Nusrat Jung wins NSF CAREER Award

Assistant Professor Nusrat Jung has earned a National Science Foundation (NSF) CAREER Award, NSF's most prestigious honor for early-career faculty who exemplify the role of teacher-scholars through outstanding research, excellent education, and their integration.
Nusrat Jung

Nusrat Jung, an Assistant Professor in the Lyles School of Civil and Construction Engineering at Purdue University, with a courtesy appointment in the School of Sustainability Engineering and Environmental Engineering, has earned a National Science Foundation (NSF) CAREER Award, NSF’s most prestigious honor for early-career faculty who exemplify the role of teacher-scholars through outstanding research, excellent education, and their integration.

Personal care products release chemicals into indoor air during normal use. Those chemicals stick to surfaces, form small airborne particles, and move through ventilation systems into outdoor air. How product usage, heat, and building operation govern this behavior is the central question of Jung’s CAREER project, entitled “Characterizing Chemical Emissions and Multiphase Transformations from Personal Care Product Use in Indoor Environments.” It is curiosity-driven research at the intersection of indoor air chemistry, aerosol physics, and building systems engineering.

The research combines controlled laboratory experiments with full-scale testing at the Purdue zEDGE Test House, a one-of-a-kind net-zero energy residential testbed that Jung designed and leads. Using high-resolution, real-time mass spectrometry and advanced aerosol instrumentation, the project will generate datasets on how chemicals behave across gas and particle phases under realistic building conditions, informing AI-assisted models of chemical movement and ventilation control with direct implications for building system design.

Jung’s lab has produced some of the field’s most consequential findings. A 2023 study delivered the first real-time characterization of cyclic volatile methyl siloxane emissions during hair styling, identifying a previously unknown source of chemical emissions in residential buildings. The study became the most-read article in Environmental Science and Technology (ES&T) and received international media attention. A 2025 follow-up study in ES&T found that a typical heat-based hair styling session releases upward of 100,000 nanoparticles per cubic centimeter into the breathing zone, concentrations comparable to standing in dense highway traffic. “The number of nanoparticles inhaled from using typical, store-bought hair care products was far greater than we ever anticipated,” said Jung.
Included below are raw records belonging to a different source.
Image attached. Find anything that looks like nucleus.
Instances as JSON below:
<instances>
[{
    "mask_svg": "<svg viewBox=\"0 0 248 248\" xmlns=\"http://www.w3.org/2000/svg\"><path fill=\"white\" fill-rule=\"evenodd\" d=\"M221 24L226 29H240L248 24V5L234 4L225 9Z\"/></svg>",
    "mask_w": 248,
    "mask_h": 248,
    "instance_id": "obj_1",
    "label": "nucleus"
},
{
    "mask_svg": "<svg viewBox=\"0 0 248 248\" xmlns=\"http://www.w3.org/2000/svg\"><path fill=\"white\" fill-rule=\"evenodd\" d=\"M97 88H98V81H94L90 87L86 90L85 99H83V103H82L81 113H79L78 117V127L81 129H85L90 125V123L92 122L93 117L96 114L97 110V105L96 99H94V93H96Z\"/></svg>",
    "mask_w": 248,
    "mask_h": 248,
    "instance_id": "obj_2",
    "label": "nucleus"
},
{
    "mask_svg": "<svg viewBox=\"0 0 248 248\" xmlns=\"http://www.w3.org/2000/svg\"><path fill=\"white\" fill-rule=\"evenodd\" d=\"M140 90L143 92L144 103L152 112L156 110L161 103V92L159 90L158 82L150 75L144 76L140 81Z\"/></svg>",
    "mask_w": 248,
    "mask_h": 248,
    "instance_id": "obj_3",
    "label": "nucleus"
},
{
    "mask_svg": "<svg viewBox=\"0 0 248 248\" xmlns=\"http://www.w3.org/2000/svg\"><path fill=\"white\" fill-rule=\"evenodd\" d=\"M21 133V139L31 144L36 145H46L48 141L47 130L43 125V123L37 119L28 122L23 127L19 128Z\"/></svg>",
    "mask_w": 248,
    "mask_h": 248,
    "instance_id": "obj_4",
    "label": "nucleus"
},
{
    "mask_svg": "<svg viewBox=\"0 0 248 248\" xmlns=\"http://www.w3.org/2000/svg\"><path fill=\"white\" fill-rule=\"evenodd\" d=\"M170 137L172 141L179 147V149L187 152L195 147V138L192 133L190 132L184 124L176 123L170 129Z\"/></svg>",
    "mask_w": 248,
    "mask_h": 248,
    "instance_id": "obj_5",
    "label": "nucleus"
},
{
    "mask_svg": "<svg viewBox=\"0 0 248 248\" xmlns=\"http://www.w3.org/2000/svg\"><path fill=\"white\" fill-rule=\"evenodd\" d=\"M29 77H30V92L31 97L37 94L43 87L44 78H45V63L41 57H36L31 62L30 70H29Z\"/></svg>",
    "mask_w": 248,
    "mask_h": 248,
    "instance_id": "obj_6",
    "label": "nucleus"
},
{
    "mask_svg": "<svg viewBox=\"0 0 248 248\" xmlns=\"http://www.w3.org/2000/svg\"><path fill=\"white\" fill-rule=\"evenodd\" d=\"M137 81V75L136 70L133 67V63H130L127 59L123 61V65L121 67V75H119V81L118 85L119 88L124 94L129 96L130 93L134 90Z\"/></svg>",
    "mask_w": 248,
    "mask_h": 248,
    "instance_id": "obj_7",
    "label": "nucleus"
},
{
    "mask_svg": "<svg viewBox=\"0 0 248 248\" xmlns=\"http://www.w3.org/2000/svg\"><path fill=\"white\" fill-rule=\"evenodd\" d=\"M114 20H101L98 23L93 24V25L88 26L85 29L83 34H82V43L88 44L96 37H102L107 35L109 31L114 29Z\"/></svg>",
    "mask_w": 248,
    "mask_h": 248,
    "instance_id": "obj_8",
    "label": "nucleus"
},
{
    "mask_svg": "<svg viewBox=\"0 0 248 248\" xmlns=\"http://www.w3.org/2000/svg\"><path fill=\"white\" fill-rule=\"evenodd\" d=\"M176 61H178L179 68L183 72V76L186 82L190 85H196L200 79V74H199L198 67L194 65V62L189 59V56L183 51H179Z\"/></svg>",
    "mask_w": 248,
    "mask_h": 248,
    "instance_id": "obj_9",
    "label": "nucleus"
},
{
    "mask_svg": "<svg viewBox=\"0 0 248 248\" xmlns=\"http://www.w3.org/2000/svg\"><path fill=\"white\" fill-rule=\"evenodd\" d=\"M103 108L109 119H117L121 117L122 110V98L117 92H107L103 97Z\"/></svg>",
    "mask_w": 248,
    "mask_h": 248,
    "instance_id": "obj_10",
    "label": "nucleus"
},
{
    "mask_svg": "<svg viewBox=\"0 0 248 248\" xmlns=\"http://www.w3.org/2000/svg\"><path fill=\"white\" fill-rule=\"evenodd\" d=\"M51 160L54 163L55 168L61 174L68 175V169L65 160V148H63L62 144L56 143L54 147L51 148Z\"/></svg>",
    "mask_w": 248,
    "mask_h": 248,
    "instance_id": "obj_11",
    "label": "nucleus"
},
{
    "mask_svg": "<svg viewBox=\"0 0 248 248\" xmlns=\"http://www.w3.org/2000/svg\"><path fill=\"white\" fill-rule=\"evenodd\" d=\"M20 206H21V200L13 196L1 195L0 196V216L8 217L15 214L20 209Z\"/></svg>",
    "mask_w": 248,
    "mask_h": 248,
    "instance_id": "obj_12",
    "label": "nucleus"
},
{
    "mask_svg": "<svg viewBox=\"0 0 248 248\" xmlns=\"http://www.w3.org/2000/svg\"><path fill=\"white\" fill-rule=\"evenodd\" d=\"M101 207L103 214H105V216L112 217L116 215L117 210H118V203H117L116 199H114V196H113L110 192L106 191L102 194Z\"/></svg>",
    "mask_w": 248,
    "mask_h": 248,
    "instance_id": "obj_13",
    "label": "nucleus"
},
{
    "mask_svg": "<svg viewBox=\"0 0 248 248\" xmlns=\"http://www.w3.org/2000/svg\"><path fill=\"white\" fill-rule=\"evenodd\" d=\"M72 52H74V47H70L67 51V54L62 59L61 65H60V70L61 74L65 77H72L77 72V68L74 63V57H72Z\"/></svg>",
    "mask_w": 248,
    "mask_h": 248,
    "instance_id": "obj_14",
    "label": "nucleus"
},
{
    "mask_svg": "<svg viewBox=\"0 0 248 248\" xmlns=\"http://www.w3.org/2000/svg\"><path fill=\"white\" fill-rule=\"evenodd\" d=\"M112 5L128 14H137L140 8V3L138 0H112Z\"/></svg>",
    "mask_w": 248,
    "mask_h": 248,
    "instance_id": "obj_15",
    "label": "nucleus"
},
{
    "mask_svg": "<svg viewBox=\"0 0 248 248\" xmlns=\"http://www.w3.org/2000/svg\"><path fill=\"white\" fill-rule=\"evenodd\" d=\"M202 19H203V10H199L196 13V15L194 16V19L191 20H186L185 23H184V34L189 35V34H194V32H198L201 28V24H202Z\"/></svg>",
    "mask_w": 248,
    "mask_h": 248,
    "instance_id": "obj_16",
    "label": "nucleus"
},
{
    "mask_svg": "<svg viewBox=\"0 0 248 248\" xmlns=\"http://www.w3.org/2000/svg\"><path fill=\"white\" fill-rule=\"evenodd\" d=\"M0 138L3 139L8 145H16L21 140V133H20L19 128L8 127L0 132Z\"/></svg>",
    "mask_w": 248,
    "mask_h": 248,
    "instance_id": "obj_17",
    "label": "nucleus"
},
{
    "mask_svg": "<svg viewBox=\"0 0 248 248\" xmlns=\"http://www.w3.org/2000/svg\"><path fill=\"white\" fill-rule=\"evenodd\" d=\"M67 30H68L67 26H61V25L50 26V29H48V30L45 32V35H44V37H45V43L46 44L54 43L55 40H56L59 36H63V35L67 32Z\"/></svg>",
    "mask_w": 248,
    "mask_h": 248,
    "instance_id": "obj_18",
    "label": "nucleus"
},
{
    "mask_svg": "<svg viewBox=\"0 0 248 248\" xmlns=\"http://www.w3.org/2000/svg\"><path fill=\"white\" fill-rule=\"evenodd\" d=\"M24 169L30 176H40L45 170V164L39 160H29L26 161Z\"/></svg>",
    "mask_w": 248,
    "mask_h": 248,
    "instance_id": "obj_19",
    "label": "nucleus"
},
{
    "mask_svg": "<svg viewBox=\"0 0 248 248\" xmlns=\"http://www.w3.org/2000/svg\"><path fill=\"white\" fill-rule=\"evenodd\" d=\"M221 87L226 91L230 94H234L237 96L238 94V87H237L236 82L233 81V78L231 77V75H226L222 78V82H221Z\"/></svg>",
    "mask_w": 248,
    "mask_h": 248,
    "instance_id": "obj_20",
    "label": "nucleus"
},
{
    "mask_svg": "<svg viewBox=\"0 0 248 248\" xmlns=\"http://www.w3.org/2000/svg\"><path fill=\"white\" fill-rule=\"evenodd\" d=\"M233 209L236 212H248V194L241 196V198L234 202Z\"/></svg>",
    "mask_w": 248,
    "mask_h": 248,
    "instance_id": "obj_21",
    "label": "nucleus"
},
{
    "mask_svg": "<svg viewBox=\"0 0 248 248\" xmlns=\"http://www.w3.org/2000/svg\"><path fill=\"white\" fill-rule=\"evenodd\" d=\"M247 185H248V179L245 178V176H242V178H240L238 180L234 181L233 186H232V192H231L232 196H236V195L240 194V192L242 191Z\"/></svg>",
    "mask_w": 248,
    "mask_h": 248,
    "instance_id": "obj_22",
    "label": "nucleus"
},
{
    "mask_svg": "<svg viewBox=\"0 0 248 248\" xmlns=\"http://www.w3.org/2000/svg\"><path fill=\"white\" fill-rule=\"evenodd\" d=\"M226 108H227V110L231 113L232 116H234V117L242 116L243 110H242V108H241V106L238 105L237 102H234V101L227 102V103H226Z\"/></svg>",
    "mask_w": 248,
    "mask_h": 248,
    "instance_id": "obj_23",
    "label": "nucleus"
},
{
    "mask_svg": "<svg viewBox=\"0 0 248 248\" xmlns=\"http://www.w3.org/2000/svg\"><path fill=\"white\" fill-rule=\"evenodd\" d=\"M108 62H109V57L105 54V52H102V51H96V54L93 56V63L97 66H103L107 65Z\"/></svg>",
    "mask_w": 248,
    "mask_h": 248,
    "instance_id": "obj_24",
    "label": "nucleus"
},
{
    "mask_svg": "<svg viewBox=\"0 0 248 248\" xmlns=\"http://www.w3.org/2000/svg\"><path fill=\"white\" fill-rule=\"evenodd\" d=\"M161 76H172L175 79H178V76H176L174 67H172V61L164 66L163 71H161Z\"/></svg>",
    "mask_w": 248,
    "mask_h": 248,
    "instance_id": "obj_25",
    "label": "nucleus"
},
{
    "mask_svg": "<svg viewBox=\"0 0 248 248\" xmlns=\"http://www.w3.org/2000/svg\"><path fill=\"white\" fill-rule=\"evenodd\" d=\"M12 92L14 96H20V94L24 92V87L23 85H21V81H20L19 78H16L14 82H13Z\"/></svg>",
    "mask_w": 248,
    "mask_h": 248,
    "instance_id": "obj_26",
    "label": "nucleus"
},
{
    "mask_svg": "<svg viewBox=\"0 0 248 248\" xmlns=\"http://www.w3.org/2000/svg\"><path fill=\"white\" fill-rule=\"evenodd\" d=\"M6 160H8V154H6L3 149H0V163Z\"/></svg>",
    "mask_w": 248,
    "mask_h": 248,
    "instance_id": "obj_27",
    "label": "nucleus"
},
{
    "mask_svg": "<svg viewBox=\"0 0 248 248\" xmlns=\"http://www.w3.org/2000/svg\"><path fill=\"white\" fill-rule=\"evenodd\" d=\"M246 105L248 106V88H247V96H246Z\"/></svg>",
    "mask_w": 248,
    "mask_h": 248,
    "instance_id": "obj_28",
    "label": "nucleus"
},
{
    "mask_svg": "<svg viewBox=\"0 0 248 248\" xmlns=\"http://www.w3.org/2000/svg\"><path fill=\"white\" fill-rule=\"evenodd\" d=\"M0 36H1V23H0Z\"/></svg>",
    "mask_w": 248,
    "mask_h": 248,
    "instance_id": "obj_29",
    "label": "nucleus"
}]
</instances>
The findings were featured on NPR’s Science Friday.

Nusrat Jung conducting research in the Purdue zEDGE Test House

Jung’s NSF CAREER Award also supports a rigorous education program: research findings feed directly into Purdue’s architectural engineering curriculum, undergraduate students tackle real-world air quality challenges through the Global Air Quality Trekkers EPICS team advised by Jung, and the mobile zEDGE platform brings the science to the public through Purdue’s Grandparents University Program, air quality demonstrations at the West Lafayette Public Library, and a study abroad program in Finland.

Beyond Purdue, Jung serves on the Early Career Editorial Board of Indoor Environments (Elsevier) and the Editorial Board of Discover Atmosphere (Springer Nature) and was recently elected Treasurer-Elect of the Board of Directors of the International Society of Indoor Air Quality and Climate (ISIAQ). She has published 31 peer-reviewed journal articles accumulating more than 1,450 citations, with an h-index of 19, and is a co-author of ASHRAE Standard 228-2023 on net-zero carbon buildings.

In 2025, Jung received the Harold Munson Outstanding Teacher Award, the Lyles School of Civil and Construction Engineering's highest teaching honor. She has also received the Mary Ann Zimmerman Purdue Civil Engineering Innovation Award (2025) and the Ross Judson Buck Outstanding Counselor Award (2023), and has appeared on Purdue’s Recognizing Outstanding Engineering Teachers list more than five times.

Jung earned her D.Sc. in mechanical engineering from Aalto University in Finland and conducted research at VTT Technical Research Centre of Finland, before joining Purdue’s Lyles School of Civil and Construction Engineering as an Assistant Professor in 2021.

About the NSF CAREER Award: the Faculty Early Career Development Program is NSF’s most prestigious award in support of early-career faculty. It recognizes individuals who have demonstrated the potential to serve as academic role models and to lead advances in research and education within their fields.